Here, the use of deadly force was not required or authorized by statute. Therefore, Petitioner's counsel would have no reason to request an instruction on defense of property or a modification of the verdict director. The Court thus finds that the state court did not unreasonably apply Strickland in finding that counsel's performance was not deficient and that Petitioner was not prejudiced. See Carroll v. Schriro, 243 F.3d 1097, 1103 (8th Cir. 2001) (finding that state court did not unreasonably applyStrickland where there was ample evidence against the defendant and an optional paragraph in the instructions would not have changed the outcome). In addition, contrary to Petitioner's assertion in his Traverse, he is not entitled to an evidentiary hearing. Osborne v. Purkett, 411 F.3d 911, 915 (8th Cir. 2005). Petitioner's claim of ineffective assistance of counsel will therefore be denied.
Accordingly,
IT IS HEREBY ORDERED that the petition of Joseph Kearns for a writ of habeas corpus pursuant to 28 U.S.C. § 2254 be DISMISSED without further proceedings.

● ● ● ●

▶ [Questions to answer]
**a)** How would you restate, more briefly, the paragraph of the habeas ruling that begins "Here, the use of deadly force" while keeping its main facts?
**b)** Answer these questions on the habeas ruling, one per line:
(i) In what year was Carroll v. Schriro decided, according to the citation?
(ii) Whose petition for a writ of habeas corpus is dismissed?
(iii) Under which statute was that petition brought?
**c)** Copy the habeas ruling between "Here, the use" and "therefore be denied.", inclusive, substituting "reply brief" for "Traverse".

▶ [Dataset excerpt]
● ● ● ●

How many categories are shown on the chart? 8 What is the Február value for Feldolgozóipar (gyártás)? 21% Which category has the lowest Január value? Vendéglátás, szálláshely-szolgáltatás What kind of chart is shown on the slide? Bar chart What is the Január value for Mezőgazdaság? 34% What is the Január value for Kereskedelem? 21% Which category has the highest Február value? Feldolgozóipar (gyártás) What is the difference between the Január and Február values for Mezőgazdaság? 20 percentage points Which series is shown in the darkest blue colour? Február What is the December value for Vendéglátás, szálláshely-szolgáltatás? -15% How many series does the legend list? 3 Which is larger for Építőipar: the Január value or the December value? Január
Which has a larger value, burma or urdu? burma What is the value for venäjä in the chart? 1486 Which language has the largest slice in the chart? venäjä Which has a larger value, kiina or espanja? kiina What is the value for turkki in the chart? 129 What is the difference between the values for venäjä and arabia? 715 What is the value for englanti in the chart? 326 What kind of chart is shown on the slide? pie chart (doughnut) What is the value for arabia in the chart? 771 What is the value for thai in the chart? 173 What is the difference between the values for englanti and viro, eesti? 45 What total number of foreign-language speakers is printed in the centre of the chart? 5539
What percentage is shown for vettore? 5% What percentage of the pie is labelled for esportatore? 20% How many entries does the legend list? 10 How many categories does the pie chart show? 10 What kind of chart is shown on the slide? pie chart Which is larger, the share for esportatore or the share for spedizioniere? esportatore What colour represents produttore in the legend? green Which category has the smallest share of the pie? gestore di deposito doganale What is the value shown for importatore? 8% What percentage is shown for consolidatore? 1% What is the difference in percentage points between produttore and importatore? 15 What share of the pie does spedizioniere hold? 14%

● ● ● ●

▶ [Exercise responses]
**a)** No statute required or authorized deadly force here, so Petitioner's counsel had no reason to request a defense-of-property instruction or a change to the verdict director. The Court finds that the state court reasonably applied Strickland in holding that counsel was not deficient and that Petitioner was not prejudiced (citing Carroll v. Schriro, 243 F.3d 1097, 1103 (8th Cir. 2001)). Contrary to his Traverse, Petitioner is not entitled to an evidentiary hearing (Osborne v. Purkett, 411 F.3d 911, 915 (8th Cir. 2005)). His ineffective-assistance claim will be denied.

**b)**
(i) 2001
(ii) Joseph Kearns
(iii) 28 U.S.C. § 2254

**c)**
Here, the use of deadly force was not required or authorized by statute. Therefore, Petitioner's counsel would have no reason to request an instruction on defense of property or a modification of the verdict director. The Court thus finds that the state court did not unreasonably apply Strickland in finding that counsel's performance was not deficient and that Petitioner was not prejudiced. See Carroll v. Schriro, 243 F.3d 1097, 1103 (8th Cir. 2001) (finding that state court did not unreasonably applyStrickland where there was ample evidence against the defendant and an optional paragraph in the instructions would not have changed the outcome). In addition, contrary to Petitioner's assertion in his reply brief, he is not entitled to an evidentiary hearing. Osborne v. Purkett, 411 F.3d 911, 915 (8th Cir. 2005). Petitioner's claim of ineffective assistance of counsel will therefore be denied.